A GitHub App that automatically scans pull requests for security threats and evaluates contributor trust profiles using the Brin API.
What it does
When installed on a repository, the app reacts to pull request events and runs two parallel checks:
PR Security Scan -- Analyzes the PR diff for security threats (credential leaks, obfuscated payloads, dependency attacks, etc.) and reports a score from 0-100 with a verdict.

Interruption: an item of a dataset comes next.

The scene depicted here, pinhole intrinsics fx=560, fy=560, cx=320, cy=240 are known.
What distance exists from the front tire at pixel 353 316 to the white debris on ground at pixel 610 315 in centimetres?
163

Contributor Trust Check -- Evaluates the PR author's GitHub profile across identity, behavior, content, and social graph dimensions to flag accounts that warrant additional review.
Results are surfaced as:
- Check runs on the PR commit (pass/fail/neutral) that integrate with branch protection rules
- PR comments with detailed findings and dimension breakdowns
- Labels (
pr:verified,pr:flagged,contributor:verified,contributor:flagged)
Verdict flow
| Verdict | Check run | Label | Comment | Blocks merge |
|---|---|---|---|---|
| clean / safe | success | pr:verified / contributor:verified |
removed | no |
| suspicious / caution | neutral | pr:flagged / contributor:flagged |
posted | no |
| dangerous / score < 30 | failure | pr:flagged / contributor:flagged |
posted | yes |
| pending deep scan | neutral | -- | -- | no |
Setup
1. Register a GitHub App
Create a new GitHub App at https://github.com/settings/apps/new with these settings:
Permissions:
- Checks: Read & Write
- Pull requests: Read & Write
- Issues: Read & Write (for PR comments)
- Contents: Read (for
.github/brin.ymlconfig) - Metadata: Read
Webhook events:
- Pull request
- Check run
- Check suite
- Installation
Set the webhook URL to https://<your-host>/api/github/webhook.
2. Configure environment
Copy .env.example to .env and fill in:
APP_ID=<your GitHub App ID>
PRIVATE_KEY=<contents of your .pem file, with literal \n for newlines>
WEBHOOK_SECRET=<the secret you set when creating the app>
3. Install dependencies and run
npm install npm run dev # development with hot reload npm run build # compile TypeScript npm start # run compiled output
The server starts on port 3000 by default (override with PORT env var).
4. Install the app on repositories
Go to your app's installation page and install it on the repositories you want to protect.
Repo configuration
Repositories can optionally add a .github/brin.yml file to customize behavior:
prScan: enabled: true blockBelowScore: 30 suspiciousVerdicts: [suspicious] tolerance: conservative contributorTrust: enabled: true safeVerdicts: [safe] trustedAuthors: [dependabot[bot], renovate[bot]] comments: mode: detailed # or "minimal"
All fields are optional. Missing fields fall back to the defaults shown above.
Architecture
src/
├── index.ts # Hono server, webhook route, health check
├── app.ts # GitHub App instance (octokit)
├── events/
│ ├── index.ts # Event handler registration
│ ├── pullRequest.ts # pull_request event handler
│ ├── checkRun.ts # check_run.rerequested handler
│ └── installation.ts # installation.created handler
├── services/
│ ├── prScan.ts # PR scan orchestration
│ ├── contributorTrust.ts # Contributor trust orchestration
│ ├── checkRuns.ts # GitHub Check Runs API wrapper
│ ├── comments.ts # Marker-based comment management + rendering
│ ├── labels.ts # Label ensure/set logic
│ └── config.ts # .github/brin.yml loader
└── lib/
├── env.ts # Environment variable validation
├── logger.ts # Structured logging (pino)
├── types.ts # Shared types, constants, label/marker defs
├── brinApi.ts # Brin API HTTP client
└── policy.ts # Verdict evaluation and threshold logic
Re-running checks
Maintainers can re-run any Brin check from the GitHub UI by clicking "Re-run" on the check run. The app handles check_run.rerequested events and re-executes the corresponding scan.
Development
npm run dev # start with tsx watch (hot reload) npm run typecheck # type-check without emitting npm run build # compile to dist/
For local webhook testing, use a tunnel like smee.io or ngrok to forward GitHub webhooks to localhost:3000/api/github/webhook.